The rate of sustained virologic response we observed in patients with HCV genotype 2 (100%) was similar to that seen in a companion phase 3 trial14 reported in the Journal, in which 99% of the patients with HCV genotype 2 in the sofosbuvir-velpatasvir group had a sustained virologic response. In a companion phase 3 trial reported in the same Journal article, 95% of the patients with HCV genotype 3 who received sofosbuvir-velpatasvir had a sustained virologic response, including 98% of previously untreated patients without cirrhosis, 93% of previously untreated patients with cirrhosis, 91% of previously treated patients without cirrhosis, and 89% of previously treated patients with cirrhosis.

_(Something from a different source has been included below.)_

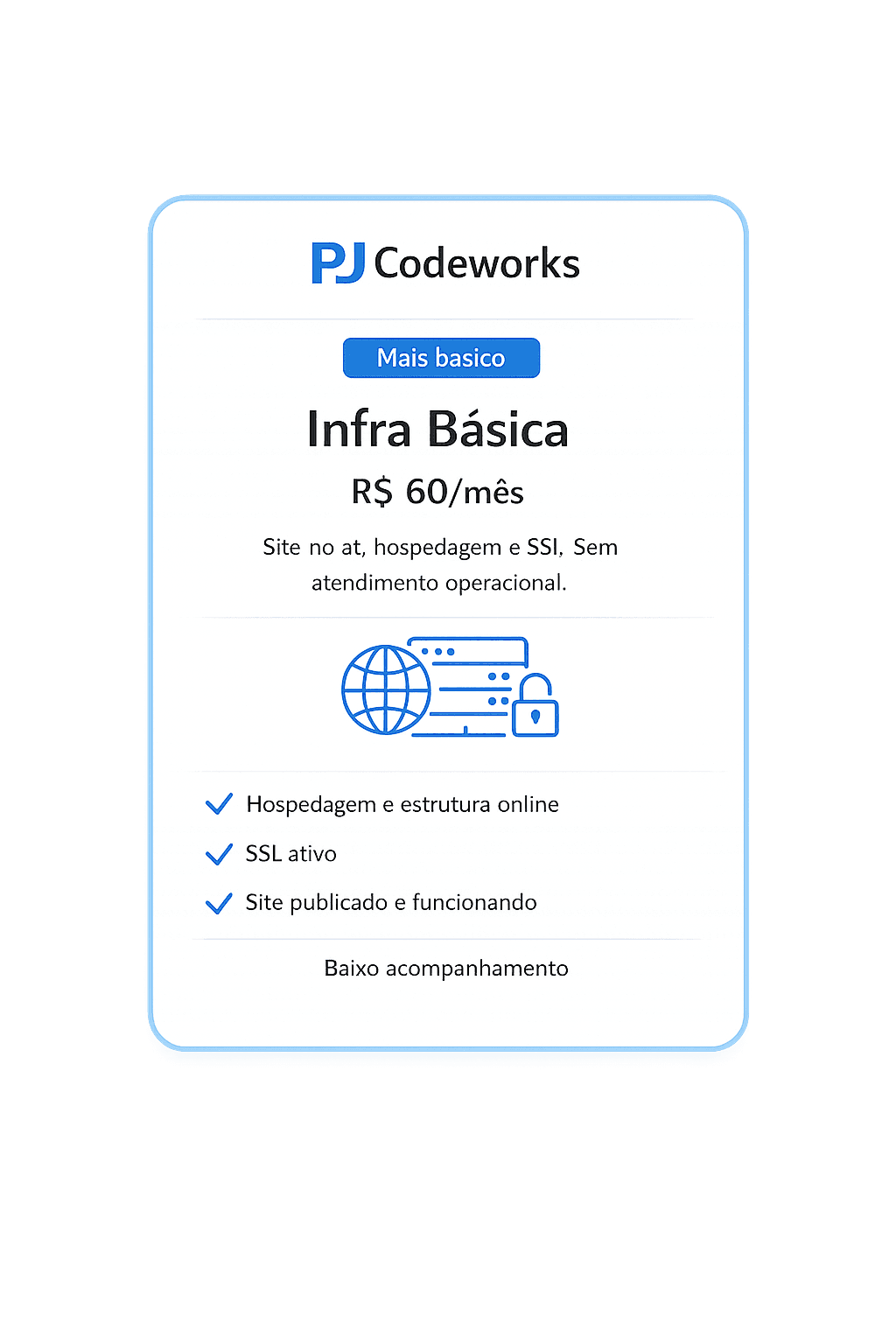 Prévia artística do plano Infra Básica: site no ar e base técnica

The presence of baseline resistance-associated variants was not associated with virologic failure, which was represented in our study by two relapses and no virologic breakthrough. Although the two patients who had a relapse had resistance-associated variants at baseline and at the time of virologic failure, 99% of the patients with baseline NS5A resistance-associated variants had a sustained virologic response, which suggests that pretreatment testing for resistance-associated variants is probably of little clinical value with sofosbuvir-velpatasvir.
Serious adverse events occurred in 2% of patients in the sofosbuvir-velpatasvir group and in no patients in the placebo group. No single serious adverse event occurred in more than one patient who received sofosbuvir-velpatasvir. The type, frequency, and severity of nonserious adverse events were generally similar in the two study groups. Hematologic abnormalities occurred infrequently in patients receiving sofosbuvir-velpatasvir (≤1% of patients). No patients receiving placebo had hematologic abnormalities.
A factor limiting the generalizability of our results is that we did not enroll patients in certain regions where the less common HCV genotypes and subtypes are highly prevalent. In addition, we excluded patients with HCV genotype 3 and those with decompensated cirrhosis, but these patients are being evaluated in parallel phase 3 studies14,15 that are reported now in the Journal. Also, patients who had previous treatment failure with sofosbuvir or an NS5A-containing regimen were excluded from the study.
In conclusion, treatment with the single-tablet regimen of sofosbuvir-velpatasvir for 12 weeks was highly effective for a broad range of patients with HCV genotype 1, 2, 4, 5, or 6 infection. The treatment was also effective among patients with compensated cirrhosis.